Yu Darvish Flirts with No-Hitter

Yu Darvish once again almost pulled off a no-hitter against the Houston Astros. Photo Courtesy: Kent Gilley
Yu Darvish once again almost pulled off a no-hitter against the Houston Astros. Photo Courtesy: Kent Gilley

By Will Martin

This was a term once used for obscure bands of the 70’s and 80’s who had songs we’d still be boogeying to long after the band or the trend moved on.

Did anyone really think or want to believe that 35 years later we’d still be dancing our fannys off to the Knack’s ‘My Sharona’, or that sappy Terry Jacks tune from 40 years ago ‘Seasons In The Sun’, or even Kajagoogoo 1983 for ‘Too Shy’?

Me neither.

Thankfully to use the sporty vernacular this term shall apply to the pitcher with the great command of his stuff albeit coming up a bit short on making history.

Case in point-Yu Darvish-the current ace of the Texas Rangers who is finally getting some run support when he pitches.

Lets call this a case of Deja Yu!

Before you get all broken up over his lack of luck when flirting with perfection consider the following. We know that Nolan Ryan set the standard for no-hitters with seven. The Express also fired off 12 1-hitters (just like an earlier era fireballer Bob Feller) in addition to 18 2-hitters.
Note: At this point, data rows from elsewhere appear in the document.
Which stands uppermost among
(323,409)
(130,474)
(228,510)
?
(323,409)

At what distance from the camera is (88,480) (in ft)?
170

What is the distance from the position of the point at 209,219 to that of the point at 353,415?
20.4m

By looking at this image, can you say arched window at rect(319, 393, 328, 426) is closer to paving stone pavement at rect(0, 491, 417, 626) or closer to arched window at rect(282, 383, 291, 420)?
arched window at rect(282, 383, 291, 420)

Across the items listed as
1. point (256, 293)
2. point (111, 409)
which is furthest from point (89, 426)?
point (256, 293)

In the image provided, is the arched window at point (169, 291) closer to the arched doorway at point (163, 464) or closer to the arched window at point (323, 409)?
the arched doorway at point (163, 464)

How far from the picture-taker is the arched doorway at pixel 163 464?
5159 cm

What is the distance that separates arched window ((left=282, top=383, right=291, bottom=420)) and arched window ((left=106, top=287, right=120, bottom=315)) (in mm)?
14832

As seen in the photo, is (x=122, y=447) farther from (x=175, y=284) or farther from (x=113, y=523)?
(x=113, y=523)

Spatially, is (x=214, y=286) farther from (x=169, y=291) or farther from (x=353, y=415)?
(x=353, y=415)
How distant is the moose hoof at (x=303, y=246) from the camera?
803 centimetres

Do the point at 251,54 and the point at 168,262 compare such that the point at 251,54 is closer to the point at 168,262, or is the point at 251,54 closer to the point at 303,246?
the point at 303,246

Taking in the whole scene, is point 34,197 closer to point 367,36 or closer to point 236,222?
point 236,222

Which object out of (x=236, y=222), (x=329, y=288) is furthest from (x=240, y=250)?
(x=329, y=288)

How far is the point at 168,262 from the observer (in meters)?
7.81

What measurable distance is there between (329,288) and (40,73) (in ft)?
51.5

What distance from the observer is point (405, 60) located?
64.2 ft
Not bad for a 27 year career.

Should Yu Darvish be able to play that long no telling what he might come up with numerically. Already twice in his young pro career has he flirted with perfection. April 2, 2013 at Houston he was one out away before Marwin Gonzalez fired a clean single up the middle.

Earlier this night Darvish was looking to pick up where he left off on that April night at home going well into the 7th inning with a huge comfortable lead before a moment of angst would rear its ugly head.

Two outs, and 20 straight batters retired. David Ortiz would lift a fly ball into short right field against an overshift, Rookie Rougned Odor and Alex Rios ran for the ball before both each stopped inexplicably as the ball fell for what should have been a hit.

Or was it?

Scorekeeper Steve Weller ruled Rios got an error on the play based on a rule some were unaware of. This from section 1012 (a) (1):

It is not necessary that the fielder touch the ball to be charged with an error. If a ground ball goes through a fielder’s legs or a fly ball falls untouched and, in the scorer’s judgment, the fielder could have handled the ball with ordinary effort, the official scorer shall charge such fielder with an error. For example … the official scorer shall charge an outfielder with an error if such outfielder allows a fly ball to drop to the ground if, in the official scorer’s judgment, an outfielder at that position making ordinary effort would have caught such fly ball.

And thus another chance at a complete game, the first by Darvish was not to be due to the high pitch count in the 9th inning (126). After a season of getting no run support the good news is that in two starts for Darvish, Texas has pounded out 22 runs. Darvish with the win improves to 3-1 and a 2.33 ERA.

Next Wednesday in Houston looks like there will be a rematch with Darvish and Scott Feldman. That matchup provided a memorable pitchers duel when the Astros visited Arlington back on April 11th.

Rather than be mad at David Ortiz for doing what your supposed to do (breaking up a no-no) ponder this: If your star pitcher has himself a stellar performance in the making see if you can keep his pitch count under 100 for that final inning for a chance at history and a complete game!

Two things that can only elude Yu Darvish for so long. Yes Yu can, Yu gotta believe. A nice win on a warm humid Friday night in Arlington leading into Mother’s Day weekend. And a rare home win at that!